Warte auf die nächsten Fahnen für DER ENGEL ORDNUNGEN. >>>> Dielmann rührt sich mal wieder nicht. Warte auf meine Belegexemplare der >>>> AOLIA, damit ich die Bestellungen ausführen kann, die bisher für ein persönliches, mit einem Autographen versehenes Exemplar bei mir eingegangen sind. Für Neuleser: da ich für den Gedichtzyklus, der jetzt in diesem wirklich herrlich gewordenen Buch erschienen ist, kein Honorar bekommen habe, aber ja irgendwie meine Kosten decken muß, verkaufe ich meine Belegexemplare für den Preis einer Monatsmiete dieser Arbeitswohnung (165,50 EUR), zu zahlen an meinen Vermieter, und gebe jedem Buch einen Autographen bei, vielleicht sogar mit einer kleinen Zeichnung, das weiß ich noch nicht, da werden mir je die Situationen die Hand führen; und ich numeriere diese persönlichen Bücher handschriftlich durch. Wer Interesse hat, melde sich bitte über >>>> das Kontaktformular der fiktionären Website.
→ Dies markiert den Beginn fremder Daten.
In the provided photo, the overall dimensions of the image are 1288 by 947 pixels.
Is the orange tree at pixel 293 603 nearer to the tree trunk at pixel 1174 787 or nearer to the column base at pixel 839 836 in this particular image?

Es wird Herbst. Das setzt in Berlin immer sehr früh ein. Kühlmann nennt diese Stadt einen Ausläufer der sibirischen Tiefebene. Gestern nacht mußte ich bereits wieder meine Lederjacke tragen. Katanga ist zu Eigner nach Olevano geflogen, mit seiner neuen Liebe. Ich versorge ab heute in unserer alten Väter-WG die Pflanzen.

Gedichtlust.

2 thoughts on “Arbeitsjournal. Dienstag, der 5. August 2008.

  1. Cellosonaten als Ablenkung Es gibt Leser, die schicken einfach “mal so” eine CD – zur selbstlosen reinen Freude für den Empfänger – das mag ungewöhnlich sein in unserer heutigen Zeit …Nicht alles gehört immer “hierher!!

    1. “Nicht alles gehört immer hierher!!” (Das Leben als einen Roman betrachten: 8). Nicht immer, aber seit meiner Entscheidung, seit ich >>>> deswegen mein Leben wieder auf meine Arbeit ausrichte und von der Illusion eines “ganzen”, eines ungeteilten und eindeutigen Lebens Abschied nehme, eben doch. Unbenommen davon, schicken Leser tatsächlich zur selbstlosen reinen Freude des Empfängers Gaben; es ist dem Empfänger eine selbstlose reine Freude aber nicht möglich; sie war es nie, aber er schuf sich Täuschung darüber. Die fällt nun, und es gilt wieder das Gesetz: Alles, wirklich alles, ist Anlaß, etwas zu erschaffen, sei es ein Bild, sei es einen Gedanken, sei es ein Gedicht oder eine Erzählung; nicht alles trägt diese Erzählung g a n z, aber alles strömt doch mit in sie hinein.
      Die Dschungel waren angetreten, dem Satz, das Private sei politisch, wieder Gehör zu verschaffen; sie hatte das ein wenig vergessen über dem vermeintlichen Glück. Es ist die Zeit gekommen, sich wieder klarzuwerden.
      Wer mir etwas schickt, schickt es zur Verwendung. Ablenkung, Helbig, gibt es nicht. Aber Linderung. Und, selbstverständlich, Dankbarkeit: sie ist ein Gefühl von Wärme.